The youth of today don’t appear to understand that movies and pictures used to be taken on a physical medium called film. The problem, of course, was that you didn’t get to see your masterpieces immediately. You had to take the film to be developed. So perhaps that little generational disconnect explains why some filmmakers don’t get that plots, like old film stock, also need to be developed. We live in a world of instant gratification, but the only trouble with instant gratification is that it takes too dang long. The same can be said for film plots. Today there are writers and directors who begin and end that process by throwing in some trending words and concepts from Google, and you have an instant plot that’s sure to bring in an audience. At least that’s what it appears happened with Crypto, directed by John Stalberg, Jr. What amazes me is that it took three writers to do the Google searches. Let’s see… you punch in crypto-currency, Russia, and corporate greed, throw it into your computer word processor, and out comes a script. Let’s call it, I know, Crypto. You have to have a mysterious-sounding one-word title.
Beau Knapp is terribly in over his head playing Marty. Both character and actor have taken on more than they bargained for. Marty is a compliance officer for a huge corporate bank called Omni. He discovers some stuff that ends up not very convenient for the suits and gets sent into exile to his small home town of Elba. He makes the comparison that a certain short French general was once exiled to a place with the same name and came back to conquer France. It’s no surprise that he doesn’t want to go back to Elba. He’s estranged from his stubborn farmer father, played by Kurt Russell, who I’m sure made a mad dash to his own bank to make sure the deposit cleared before he showed up on the set. His brother (Hemsworth) is suffering from PTSD (another Google search?) and is trying to help his father with a failing potato farm. It’s also no surprise that Marty uncovers some “irregularities” at the local Omni branch having to do with an art gallery. He also reconnects with his high school friend Earl Harris, who owns a small liquor store but has a backroom that looks like it could serve as mission control for the next Mars mission. He uses the setup to track and investigate crypto-currency like bitcoin. Wouldn’t you know it? He finds out Omni might be trying to manipulate and dominate the system, and he helps Marty hack into some restricted files.
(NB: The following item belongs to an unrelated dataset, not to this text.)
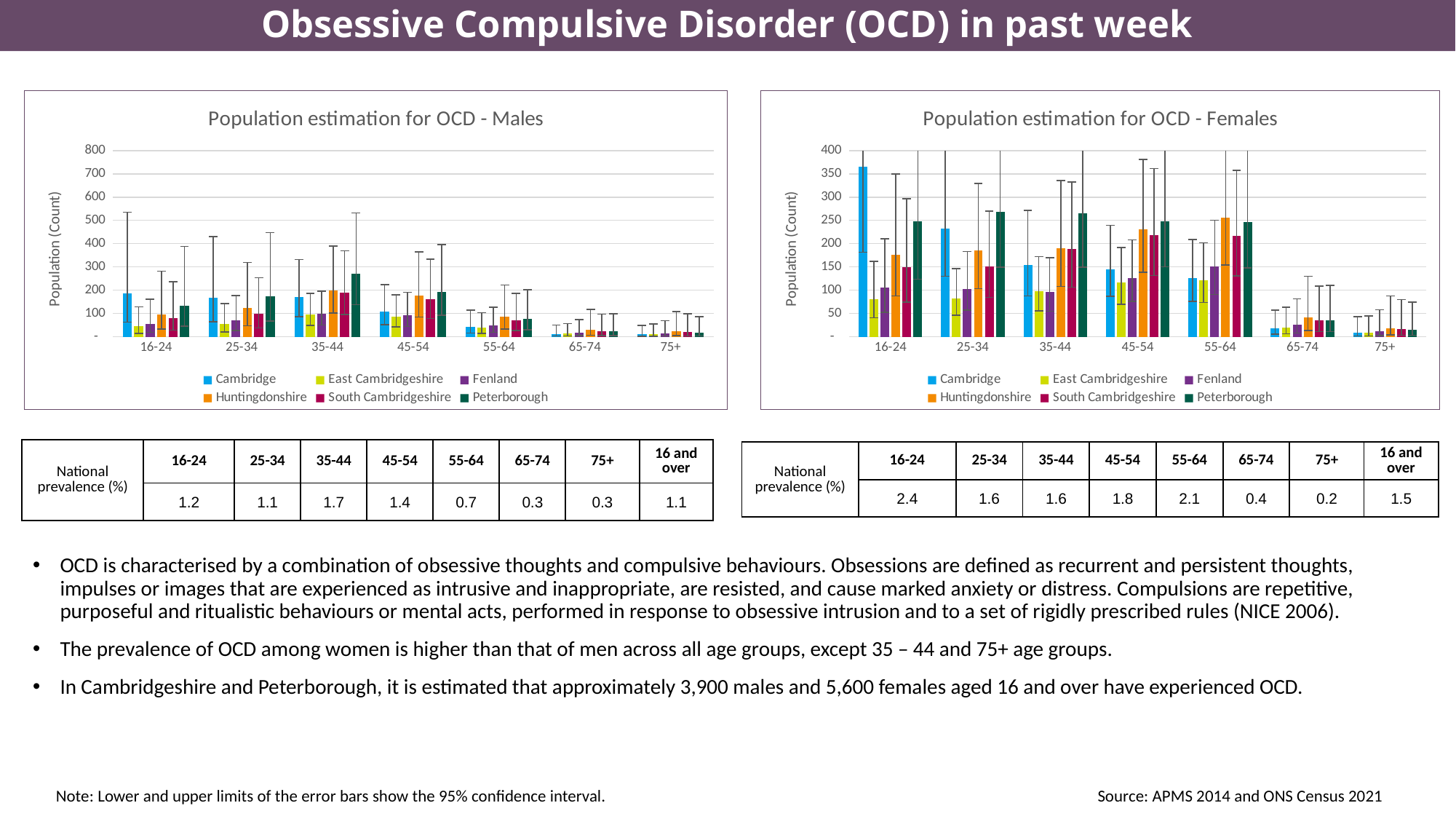
In the 'Population estimation for OCD - Females' chart, which is larger for 16-24: Cambridge or Peterborough? Cambridge In the 'Population estimation for OCD - Males' chart, is the Peterborough value for 35-44 greater or less than 200? greater What is the y-axis label of the 'Population estimation for OCD - Males' chart? Population (Count) In the 'Population estimation for OCD - Males' chart, do the Cambridge bars rise or fall from 45-54 to 75+? Fall How many series does the legend of the 'Population estimation for OCD - Males' chart list? 6 In the 'Population estimation for OCD - Females' chart, is the Cambridge value for 16-24 greater or less than 300? greater In the 'Population estimation for OCD - Females' chart, which is larger for 55-64: Huntingdonshire or East Cambridgeshire? Huntingdonshire What type of chart is the 'Population estimation for OCD - Males' chart? Bar chart In the 'Population estimation for OCD - Females' chart, is the Peterborough value for 65-74 greater or less than 100? less In the 'Population estimation for OCD - Males' chart, which area has the highest bar in the 35-44 age group? Peterborough In the 'Population estimation for OCD - Females' chart, which age group has the highest Cambridge bar? 16-24 How many age group categories are shown on the x axis of the 'Population estimation for OCD - Females' chart? 7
The investigation continues, but we never really see Marty investigate anything. He asks questions, and then these folks get paid a visit by a Russian hit man who kills them with poison and some really odd lullabies. Because these “witnesses” are killed after simple questions, like Marty, we never actually learn what it is they know. So Marty spends a lot of time brooding while the case pretty much happens around him. He gets his revenge on Omni and a lot of people dead. The film’s not really about crypto-currency. That serves as a kind of McGuffin at best. So what was Crpto really about? I’ve seen the film. Listened to the director and writers talk about the film. I even watched a behind-the-scenes feature, and I still have no idea.
I said that Beau Knapp was in over his head. His acting issues here relate to being consistent. He plays this quiet, almost-savant character with a particular way of speaking. The problem is that Knapp can’t seem to stay in character for more than a few minutes at a time. You’ll find his speech patterns and body language are all over the place. He literally mumbles for most of the film and delivers a performance that is quite painful to watch. Actors like Kurt Russell, Luke Hemsworth, and even Jill Hennessey are obviously in it for the quick shoot and easy paycheck. None of them look comfortable here, and that’s most notably true of Russell, who literally looks annoyed that he’s playing this part.
The film simply meanders through these catchwords and phrases and never has a compelling moment. It’s the kind of film that makes you feel like you’re struggling to get to the end and doubtful that you’ll ever actually make it. It’s “The kind you have to suck on for a little bit or it gets stuck between your teeth. You know what I mean?”